Critical Thinking: Consensus or Controversy – A Shared Learning Experience


This shared learning experience will explore personal and disciplinary perceptions of the skills and attributes required by a skilled critical thinker. Higher Education is becoming increasingly dependent on our ability to create and use new ideas and knowledge (Peter McCaffery: The HE managers handbook, second ed). New technologies have made it much easier and faster to access and share a vast array of information. However, information is not knowledge. Knowledge is how we access and use the information to increase our understanding through critical analysis, interpretation and the synthesis of new knowledge from a range of information sources. This knowledge creation requires a wide range of cognitive processes, personal attributes and skills. Many Universities are hailing students as ‘co-creators of knowledge’ and if this is the case, how are they learning to do this? Are we teaching them skills, or is it implicit in particular disciplinary approaches to learning and teaching that successful students will be able to think critically (without necessarily being able to recognise that that is what they are doing)? Phillips & Carol’s (2004) phenomenographic study of undergraduate critical thinking skills found that students understanding of critical thinking was limited.  Whereas Tapper (2004) suggests that the development of critical thinking to higher education students is discipline specific and dependent upon an academics’ attitude. The purpose of this shared experience is to bring colleagues together from different disciplines and organisations to discuss the concept of critical thinking and to attempt to reach a consensus view of what this entails.

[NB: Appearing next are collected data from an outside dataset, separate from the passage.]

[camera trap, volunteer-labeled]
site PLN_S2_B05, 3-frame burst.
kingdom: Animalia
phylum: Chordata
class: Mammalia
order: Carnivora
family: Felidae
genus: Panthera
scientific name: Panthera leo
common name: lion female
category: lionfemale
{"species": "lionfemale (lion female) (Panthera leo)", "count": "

The experience, will be facilitated using the World Café technique ( Participants will be asked to consider their own concept of critical thinking and the skills and attributes required by a good critical thinker. Initially participants will be arranged in groups of cognate disciplines and will share their personal concepts in an attempt to reach some sort of consensus on those skills and attributes considered to be essential. In subsequent rounds the disciplines will be mixed and participants will be asked to try and establish broader consensus across the disciplines. Finally, these outcomes will be discussed in relation to the international research undertaken by the presenters.  A consolidated overview of this exercise will be presented at the end of the Conference.